The guests, however, generally were too busy consuming their own tasty meals to pause for any slabs of turkey. After joining with the court in asking a blessing upon the royal feast, their menu this year opened with a cup of Wassail hailed by one and all, and continued with English Onion Soup, Porke Forstier, along with Black Forest Stuffing accompanied by Green Beans and a Tomato Crown. The monarch’s servers then offered Royal Baby Bites, probably early royal versions of today‘s sweet petit fours, served with coffee.
The meal seemed to encourage the royal princess who, close to swooning, soon was conducted to the castle’s royal birthing center by the royal midwife who promptly returned to introduce the newly-arrived royal infant, much to the satisfaction of court and guests alike. Moments later, a rapidly recovering princess was able to present the princely sire with his first son, as a beaming pair of grandparent royals proudly surveyed their expanding kingdom.
While the costuming, lighting, scripting, meal planning and volunteer assignments would appear to be months in the making, Jordan says the congregation pulls together and gets the entire madrigal production on track in only a couple of weeks. Players in this year’s madrigal numbered about 25 and another 50 or so handled the behind-the-scenes work each evening – as royal singers, instrumentalists, costumers, set builders, chefs, servers, kitchen and clean-up crews.

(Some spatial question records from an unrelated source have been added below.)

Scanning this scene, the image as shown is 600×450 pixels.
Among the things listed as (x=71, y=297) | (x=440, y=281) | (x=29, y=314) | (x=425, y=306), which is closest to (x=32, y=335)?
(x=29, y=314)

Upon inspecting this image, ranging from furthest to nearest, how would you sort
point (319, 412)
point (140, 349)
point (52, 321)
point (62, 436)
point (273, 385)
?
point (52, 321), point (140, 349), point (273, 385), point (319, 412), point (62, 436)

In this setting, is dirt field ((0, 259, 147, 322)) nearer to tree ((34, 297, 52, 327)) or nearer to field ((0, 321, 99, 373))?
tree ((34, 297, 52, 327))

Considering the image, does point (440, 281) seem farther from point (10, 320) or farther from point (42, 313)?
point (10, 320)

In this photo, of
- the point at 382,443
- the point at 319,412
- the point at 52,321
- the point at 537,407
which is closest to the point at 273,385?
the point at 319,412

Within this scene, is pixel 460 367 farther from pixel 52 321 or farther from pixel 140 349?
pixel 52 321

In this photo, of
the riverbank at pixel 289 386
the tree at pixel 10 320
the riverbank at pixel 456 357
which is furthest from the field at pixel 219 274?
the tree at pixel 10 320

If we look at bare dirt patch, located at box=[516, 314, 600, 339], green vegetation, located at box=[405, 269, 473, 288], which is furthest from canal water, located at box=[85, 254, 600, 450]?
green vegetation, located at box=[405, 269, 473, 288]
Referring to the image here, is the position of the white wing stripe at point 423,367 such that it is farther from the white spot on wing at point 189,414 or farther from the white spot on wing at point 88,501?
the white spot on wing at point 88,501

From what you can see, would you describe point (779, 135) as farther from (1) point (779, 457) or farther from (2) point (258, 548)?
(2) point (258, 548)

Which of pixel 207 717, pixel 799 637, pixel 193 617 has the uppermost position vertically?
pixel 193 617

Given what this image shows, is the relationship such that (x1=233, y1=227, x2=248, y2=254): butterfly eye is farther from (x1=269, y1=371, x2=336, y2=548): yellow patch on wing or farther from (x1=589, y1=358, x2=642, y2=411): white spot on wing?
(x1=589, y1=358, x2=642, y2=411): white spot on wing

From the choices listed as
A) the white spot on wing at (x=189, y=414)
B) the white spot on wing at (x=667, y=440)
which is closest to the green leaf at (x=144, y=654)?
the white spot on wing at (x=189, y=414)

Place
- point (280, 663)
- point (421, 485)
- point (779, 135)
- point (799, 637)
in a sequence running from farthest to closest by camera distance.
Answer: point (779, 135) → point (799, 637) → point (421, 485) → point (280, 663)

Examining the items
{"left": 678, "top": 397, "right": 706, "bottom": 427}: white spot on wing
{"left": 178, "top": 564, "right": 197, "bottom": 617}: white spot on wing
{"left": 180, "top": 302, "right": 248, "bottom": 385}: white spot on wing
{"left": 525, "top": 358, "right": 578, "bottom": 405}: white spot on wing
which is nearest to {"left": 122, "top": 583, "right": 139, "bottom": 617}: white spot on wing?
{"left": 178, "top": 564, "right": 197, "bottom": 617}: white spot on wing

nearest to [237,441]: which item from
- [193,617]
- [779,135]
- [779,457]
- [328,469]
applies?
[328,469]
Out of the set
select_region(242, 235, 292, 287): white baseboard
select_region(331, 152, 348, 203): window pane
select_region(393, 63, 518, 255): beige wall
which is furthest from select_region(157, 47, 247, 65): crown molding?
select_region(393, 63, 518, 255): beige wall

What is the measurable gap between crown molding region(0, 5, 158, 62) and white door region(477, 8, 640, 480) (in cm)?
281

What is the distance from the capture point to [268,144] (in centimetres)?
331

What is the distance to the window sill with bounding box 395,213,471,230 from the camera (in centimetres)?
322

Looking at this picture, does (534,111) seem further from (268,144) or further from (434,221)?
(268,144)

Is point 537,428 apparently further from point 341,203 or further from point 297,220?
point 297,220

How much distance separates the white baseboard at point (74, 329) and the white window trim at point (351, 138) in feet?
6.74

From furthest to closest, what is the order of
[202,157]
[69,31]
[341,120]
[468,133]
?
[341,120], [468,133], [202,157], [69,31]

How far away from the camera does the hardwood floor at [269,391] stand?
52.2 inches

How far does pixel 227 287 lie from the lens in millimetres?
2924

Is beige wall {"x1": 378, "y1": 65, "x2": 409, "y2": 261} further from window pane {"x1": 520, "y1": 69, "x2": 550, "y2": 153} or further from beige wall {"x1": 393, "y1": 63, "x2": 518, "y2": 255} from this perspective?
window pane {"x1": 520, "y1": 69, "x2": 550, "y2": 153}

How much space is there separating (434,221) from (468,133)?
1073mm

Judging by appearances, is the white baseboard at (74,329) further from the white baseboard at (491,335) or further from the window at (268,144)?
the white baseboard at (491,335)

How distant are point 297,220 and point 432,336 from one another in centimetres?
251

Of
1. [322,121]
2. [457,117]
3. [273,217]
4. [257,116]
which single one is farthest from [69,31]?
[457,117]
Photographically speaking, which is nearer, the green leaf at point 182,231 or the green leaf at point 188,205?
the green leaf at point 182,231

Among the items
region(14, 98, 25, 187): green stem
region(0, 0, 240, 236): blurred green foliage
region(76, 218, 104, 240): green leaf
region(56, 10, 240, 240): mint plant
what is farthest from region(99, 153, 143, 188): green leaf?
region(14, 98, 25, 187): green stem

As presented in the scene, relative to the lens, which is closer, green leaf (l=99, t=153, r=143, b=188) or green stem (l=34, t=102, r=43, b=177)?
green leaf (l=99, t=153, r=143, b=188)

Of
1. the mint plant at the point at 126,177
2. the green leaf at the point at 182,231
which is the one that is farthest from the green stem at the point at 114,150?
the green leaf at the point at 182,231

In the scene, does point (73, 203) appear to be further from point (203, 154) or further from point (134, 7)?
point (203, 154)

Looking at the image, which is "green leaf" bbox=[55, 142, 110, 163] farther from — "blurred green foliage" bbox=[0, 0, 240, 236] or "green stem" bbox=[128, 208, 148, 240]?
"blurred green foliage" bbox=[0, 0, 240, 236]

Several factors help bring the production together in a shorten timeframe, notes Jordan, who has staged and directed several such programs over the years. Among these are the facts that little blocking is needed for the actors and that spontaneous performance can be encouraged within the guidelines established by the script. Royal Entertainers Shirley Bengston and Shirley Walker, for instance, simply play off each other, ad libbing hilariously on the madrigal’s central theme. Then, too, he adds, “we have lots of talented folks.”
Jordan’s affinity for the madrigal performance format goes back at least 10 years, after he had earned a Master’s Degree in Music Theory from the University of Texas and had begun teaching in junior college systems. Under such circumstances, he explains, the instructor simply works with whatever talent is available, whether singing, playing instruments or acting. The adaptable madrigal form is suited to these conditions. And, when Jordan, along with wife, Amanda, and their children, became more involved with their church’s activities, he recognized the madrigal would be a natural in that setting, too.
The Jordans came to Sun City Center’s UMC nearly three years ago, settled into a Cypress Creek Villages neighborhood and, to date, he has scripted three madrigals involving the imagined English court, particularly suited to a progressive Methodist congregation because Methodism is rooted in English history.
The first madrigal revolved around Prince Claudius’ “shocking” courtship of Christina, a commoner of all things, after throwing over the much-favored princess-in-waiting, Catherine, Jordan recalls. The second production centered on plans for the royal wedding of Claudius and Christina, along with a re-appearance of the jilted Catherine, which gave the court’s lords and ladies plenty about which to twit and twitter and retreat into song.
As for the next madrigal’s storyline, Jordan says he’s not given it much thought yet. “I’m getting ready for Easter, now,” the director, pianist and guitarist asserts. Then, there’s the new and gradually growing Sun City Center Symphony, which Jordan helped organize earlier this year. Conducting, he acknowledges, is among his most favored activities, the challenge of it on par with the pleasures of Brahms and Bach.
In between these interests, Jordan says he’ll welcome all suggestions for the next set of obstacles to confront the Renaissance Royals as they deal in life-altering events with song and sarcasm.